STAC33 Assignment 8

You are expected to complete this assignment on your own: that is, you may discuss general ideas with others, but the writeup of the work must be entirely your own. If your assignment is unreasonably similar to that of another student, you can expect to be asked to explain yourself.

If you run into problems on this assignment, it is up to you to figure out what to do. The only exception is if it is impossible for you to complete this assignment, for example a data file cannot be read. (There is a difference between you not knowing how to do something, which you have to figure out, and something being impossible, which you are allowed to contact me about.)

You must hand in a rendered document that shows your code, the output that the code produces, and your answers to the questions. This should be a file with .html on the end of its name. There is no credit for handing in your unrendered document (ending in .qmd), because the grader cannot then see whether the code in it runs properly. After you have handed in your file, you should be able to see (in Attempts) what file you handed in, and you should make a habit of checking that you did indeed hand in what you intended to, and that it displays as you expect.

Hint: render your document frequently, and solve any problems as they come up, rather than trying to do so at the end (when you may be close to the due date). If your document will not successfully render, it is because of an error in your code that you will have to find and fix. The error message will tell you where the problem is, but it is up to you to sort out what the problem is.

1 Ranking sports

130 people were asked to rank seven sports according to how much they would like to participate in them. A rank of 1 means that the person would most like to participate in that sport, and a rank of 7 means that the person would least like to participate in that sport. The seven sports are baseball, football, basketball, tennis, cycling, swimming, and jogging. The data are in http://ritsokiguess.site/datafiles/sports-ranks.csv.

(a) (1 point) Read in and display (some of) the data.

Surprises? None:

my_url <- "http://ritsokiguess.site/datafiles/sports-ranks.csv"
ranks <- read_csv(my_url)
Rows: 130 Columns: 8
── Column specification ────────────────────────────────────────────────────────
Delimiter: ","
dbl (8): person_id, Baseball, Football, Basketball, Tennis, Cycling, Swimmin...

ℹ Use `spec()` to retrieve the full column specification for this data.
ℹ Specify the column types or set `show_col_types = FALSE` to quiet this message.
ranks

(b) (4 points) Which sport was ranked #1 by the most people? Show the code you used to work this out. You will probably want to rearrange the data first. Summarize your code in words with a sentence or bullet point for each line of code.

****************************************

## Your tasks:
**A.** Count how many lines of the entries contain the string "lawn", treating uppercase and lowercase as different, and reply with that number alone.
**B.** Resume the sports-ranking assignment from the point where it stops.
The assignment text and the entries have nothing to do with each other.

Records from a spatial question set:
****************************************

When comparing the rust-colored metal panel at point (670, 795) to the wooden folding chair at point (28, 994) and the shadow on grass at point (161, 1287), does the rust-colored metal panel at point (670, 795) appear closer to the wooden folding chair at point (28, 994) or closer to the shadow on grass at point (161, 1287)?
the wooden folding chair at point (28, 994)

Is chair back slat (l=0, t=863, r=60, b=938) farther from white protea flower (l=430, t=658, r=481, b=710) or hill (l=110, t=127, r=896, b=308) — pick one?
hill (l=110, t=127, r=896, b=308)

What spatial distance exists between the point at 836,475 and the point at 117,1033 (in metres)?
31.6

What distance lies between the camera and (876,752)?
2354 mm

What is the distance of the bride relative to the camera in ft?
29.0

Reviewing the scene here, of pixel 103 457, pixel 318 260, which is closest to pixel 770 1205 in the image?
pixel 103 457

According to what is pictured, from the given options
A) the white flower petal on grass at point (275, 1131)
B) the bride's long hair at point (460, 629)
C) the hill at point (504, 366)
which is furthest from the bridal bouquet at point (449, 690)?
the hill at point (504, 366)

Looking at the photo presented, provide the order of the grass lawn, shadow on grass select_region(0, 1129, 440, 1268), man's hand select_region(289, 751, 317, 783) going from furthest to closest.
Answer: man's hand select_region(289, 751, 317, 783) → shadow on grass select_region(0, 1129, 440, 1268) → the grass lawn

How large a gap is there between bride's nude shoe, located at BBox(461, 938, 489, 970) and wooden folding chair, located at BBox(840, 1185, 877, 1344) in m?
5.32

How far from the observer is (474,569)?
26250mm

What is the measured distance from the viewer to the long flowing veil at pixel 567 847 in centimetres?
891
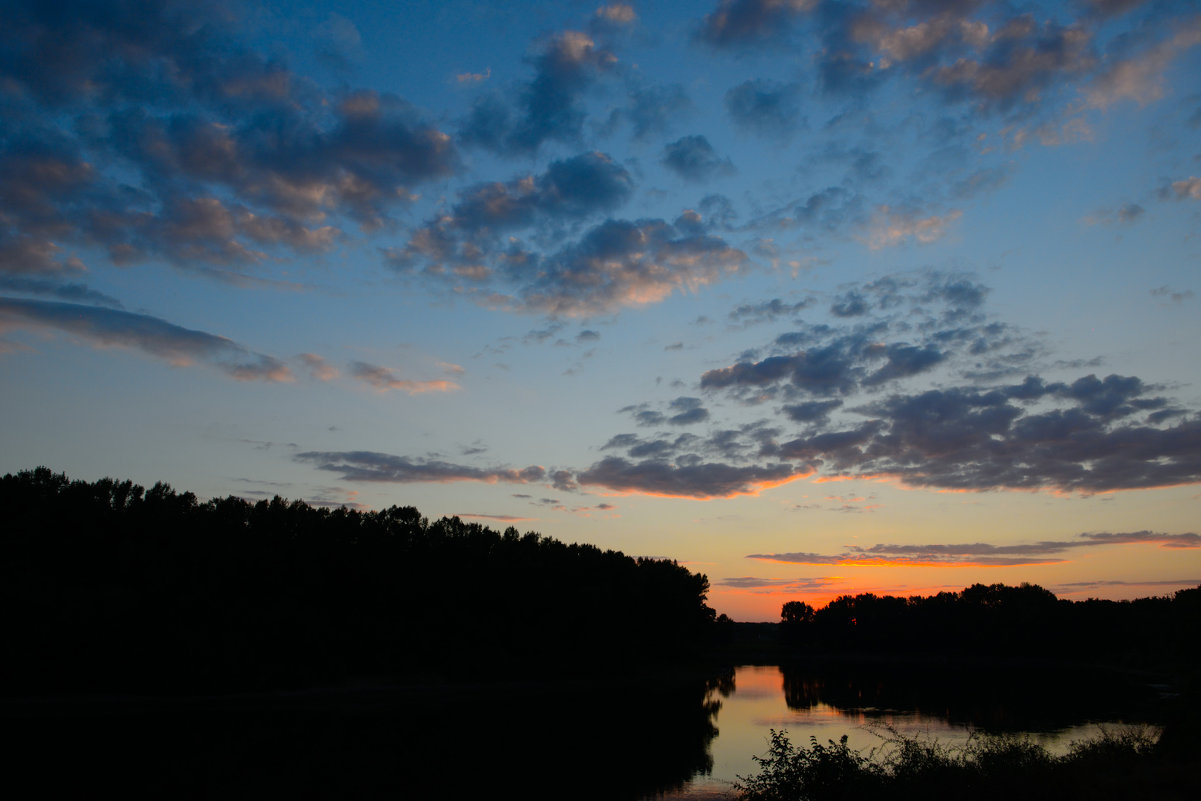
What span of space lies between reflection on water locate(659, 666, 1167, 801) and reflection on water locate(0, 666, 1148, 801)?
0.25m

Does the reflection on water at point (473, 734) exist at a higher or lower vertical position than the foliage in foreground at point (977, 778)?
lower

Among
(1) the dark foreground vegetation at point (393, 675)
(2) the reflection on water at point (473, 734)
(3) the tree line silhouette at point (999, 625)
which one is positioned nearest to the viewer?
(1) the dark foreground vegetation at point (393, 675)

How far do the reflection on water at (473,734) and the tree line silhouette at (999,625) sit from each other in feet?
191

****************************************

## Answers below:
**A.** 2

**B.**
To start with, a standard pivot-longer. Find a way of selecting all the columns that you want to pivot longer (all the columns that name sports, or all the columns except the person’s ID, the latter being cleaner):

ranks %>% 
  pivot_longer(-person_id, names_to = "sport", values_to = "rank") 

Note that there are now many more rows, and each person is listed 7 times (once for each of the seven ranks). Having all the ranks in one column makes it much easier to count them. This is what I did:

ranks %>% 
  pivot_longer(-person_id, names_to = "sport", values_to = "rank") %>% 
  filter(rank == 1) %>% 
  count(sport) %>% 
  arrange(desc(n))

The sport ranked #1 most often was baseball. (You need to say this in order to answer the question.)

My strategy (in bullet points) was:

  • arrange all the ranks in one column
  • grab only the #1 ranks (since these were the only ones we care about)
  • count how many times each sport appeared (ranked 1)
  • arrange them in order.

Another good alternative is to find only the top one:

ranks %>% 
  pivot_longer(-person_id, names_to = "sport", values_to = "rank") %>% 
  filter(rank == 1) %>% 
  count(sport) %>% 
  slice_max(n, n = 1)

The last line is rather confusing: the first n is the n column that the count produced (as you discovered by running this one line at a time), and the second one is a named input to slice_max, showing how many of the highest values you want to display. Your last bullet point for this one would be something like “display only the largest frequency”.

A rather more clunky way is to do this for all the ranks:

ranks %>% 
  pivot_longer(-person_id, names_to = "sport", values_to = "rank") %>% 
  group_by(rank) %>% 
  count(sport) %>% 
  slice_max(n, n = 1)

and then pick out the results for rank 1, which says that baseball was most often ranked 1. (Jogging was the least popular, by any standard: least often ranked #1, most often ranked #6 and #7.)

Get to an answer of “baseball, ranked #1 by 25 people” somehow by some code, and explanation of that code, that will work for any dataset arranged like this.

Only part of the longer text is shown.